[AUSGANGSTEXT]
Generell sehe sie fast unbegrenzte Möglichkeiten, auch von Patienten generierte sowie Umweltdaten in die KI-optimierte onkologische Versorgung einzubringen – sogar virtuelle klinische Studien könnten möglich sein, so Trillet-Lenoir.
Entlastung und mehr Zeit für Patienten
Für Professor Regina Beets-Tan, Leiterin der Radiologie am Netherlands Cancer Institute in Amsterdam, pflichtete Trillet-Lenoir bei. „Radiologen müssen bisher in Screenings mit eigenen Augen mehrere Hundert Bilder am Tag auf winzigste Abweichungen und Hinweise auf Tumoren befunden. Das ermüdet. KI hingegen ist nie müde“, verortete sie einen zentralen Einsatzort KI-basierter Assistenzsysteme in der Diagnostik.
Untersuchungen in puncto Mamma-Ca hätten sogar gezeigt, dass allgemein tätige Radiologen mit Unterstützung der KI auf das diagnostische Niveau ihrer auf die Brust spezialisierten Kollegen kämen. Das sei mit Blick auf die Tatsache, dass eine frühe Detektion bessere Heilungschancen verspräche, nicht unerheblich.
Wichtig sei auch hier, dass der befundende Arzt die KI-Diagnose nicht als sakrosankt hinnehme, sondern seine eigene Erfahrung entscheiden lasse. „KI kennt keine ärztliche Erfahrung“, so Beets-Tan. Den Zeitgewinn durch den KI-Einsatz könnten Ärzte dann für ausführlichere Patientengespräche nutzen, die die Betroffenen im Versorgungsalltag auch zu Recht einforderten.

[AUFGABEN]
1. Wiederhole aus dem Text über KI in der Krebsversorgung wortgetreu den Abschnitt von „Wichtig sei auch“ bis „zu Recht einforderten.“.
2. Schreibe den Text über KI in der Krebsversorgung im Anschluss an seinen letzten Satz weiter.

[DATENAUSZUG]
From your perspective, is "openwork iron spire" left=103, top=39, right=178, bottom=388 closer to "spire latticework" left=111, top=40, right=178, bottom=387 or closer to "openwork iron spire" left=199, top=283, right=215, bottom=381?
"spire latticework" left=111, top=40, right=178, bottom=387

[LÖSUNGEN]
1.
Wichtig sei auch hier, dass der befundende Arzt die KI-Diagnose nicht als sakrosankt hinnehme, sondern seine eigene Erfahrung entscheiden lasse. „KI kennt keine ärztliche Erfahrung“, so Beets-Tan. Den Zeitgewinn durch den KI-Einsatz könnten Ärzte dann für ausführlichere Patientengespräche nutzen, die die Betroffenen im Versorgungsalltag auch zu Recht einforderten.

2.
Verbesserte Screeningprogramme angemahnt
Um Krebs im Sinne des Anfang Februar von der EU-Kommission verabschiedeten Krebsplans effektiv bekämpfen zu können, plädierte Beets-Tan vor dem BECA-Sonderausschuss für eine EU-weite Optimierung bestehender Mammographie- und anderer onkologischer Screening-Programme in den Mitgliedstaaten sowie nationale Anstrengungen zur Implementierung der personalisierten Medizin – und damit der auch wesentlich von KI begünstigten Präzisionsonkologie – und das Einrichten ebenfalls EU-weite Forschungsprogramme für die frühe Krebsdiagnostik und minimal-invasive onkologische Therapie.
Defizitäre Datenlage bei seltenen Krebserkrankungen
Für Beets-Tan, die auch Präsidentin der European Society of Radiology ist, stehen Ärzte wie Informatiker bei der KI-Diagnostik vor einem großen Problem: Die Algorithmen können nur so gut sein, wie die ihnen zugrunde liegenden Daten. Denn jedes Tool müsse im Zuge des Maschinellen Lernens (ML) unter Zuhilfenahmen von Tausenden Echtbildern trainiert werden, um Abweichungen diagnostizieren zu können. Gerade für seltene Krebsformen fehlten aber diese Datenmengen bisweilen.
Hier könne in Zukunft durchaus abgeholfen werden, ist sich Amparo Alonso-Betanzos, Professorin für Computer Science and Artificial Intelligence an der CITIC-University in A Coruña sicher. Die Präsidentin der spanischen KI-Vereinigung schlägt dazu ein „Human-in-the-loop Machine Learning“ vor.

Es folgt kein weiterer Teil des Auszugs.